L’informatique au secours du dépannage
Il existe des systèmes experts en diagnostic, qui rendent de grands services pour les pannes courantes.
Mais notre problème ici est la panne vicieuse, nouvelle, d’un diagnostic difficile. Étant nouvelle cette panne ne figure pas dans la base de données du système expert, qui ne peut donc rien apporter.
D’où l’idée d’aller plus loin : ne peut-on remplacer le dépanneur par un ordinateur capable de trouver la cause de ces pannes pénalisantes ?
On se dit qu’une machine qui a battu Kasparov peut résoudre une panne de quatre sous !
Oui, mais il y a problème et problème.
Le jeu d’échecs pose des problèmes de choix qui peuvent se résoudre déductivement, là où l’ordinateur est tout-puissant.
Mais la panne pose un problème de cause, qui ne peut se résoudre qu’inductivement. Pour le résoudre l’ordinateur devrait travailler inductivement, par raisonnement analogique. C’est une chose malheureusement qu’il ne sait pas faire.
Dans le domaine inductif, l’ordinateur le plus puissant est beaucoup moins intelligent que le plus humble des dépanneurs.
En fait, parler d’intelligence artificielle est un véritable abus de langage.
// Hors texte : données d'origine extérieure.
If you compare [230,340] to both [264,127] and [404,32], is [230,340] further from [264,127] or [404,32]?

On peut semble-t-il en retenir que l’informatique ne peut rien apporter dans le diagnostic des pannes difficiles.
L’entretien curatif
Le dépanneur rationnel a trouvé la cause de panne et l’a corrigée. Il a de plus noté une foule d’informations, telles que les circonstances de la panne, l’environnement de panne, etc. qui vont maintenant servir au fiabiliste.
Il commence par faire l’analyse de panne.
C’est une opération difficile. Une machine en panne fonctionne d’une manière nouvelle, imprévue par le constructeur. En un sens, c’est une machine nouvelle dont il faut reconstituer les mécanismes. C’est à cette condition que la fiabilisation va être efficace.
Puis il cherche la cause de la cause de panne, ce qu’il appelle la cause première. Elle peut être une malformation de la machine ou simplement une mauvaise manipulation.
Il peut maintenant réfléchir à la meilleure façon d’éviter le retour de panne.
Suffit-il d’éliminer la cause première ? Une modification de procédure ne serait-elle pas suffisante ? Ou un déclassement de la machine ? Faut-il modifier ou une opération préventive ne peut-elle éviter le retour de panne ? Etc.
Le fiabiliste a une tâche difficile. Il doit pouvoir manier les outils d’analyse de panne. Comme pour le dépanneur, l’aptitude à l’analyse de panne varie d’un individu à l’autre. Il faut sélectionner puis former.
L’entretien préventif
Son but est d’éviter la panne, considérée comme un problème potentiel. Dans l’industrie moderne, les risques de défaillance sont estimés systématiquement à l’aide de puissants outils informatiques. Si le risque est inacceptable on agit préventivement. Il faut ensuite estimer le risque résiduel, ce qui renvoie au correctif.
On peut fiabiliser en agissant préventivement. Inversement, une intervention de fiabilisation peut rendre inutile une action préventive.
Conclusion
Comme en médecine, les trois fonctions : préventif, correctif, curatif, sont étroitement liées dans l’industrie. C’est à cette condition que les informations générées par chacune sont le mieux utilisées.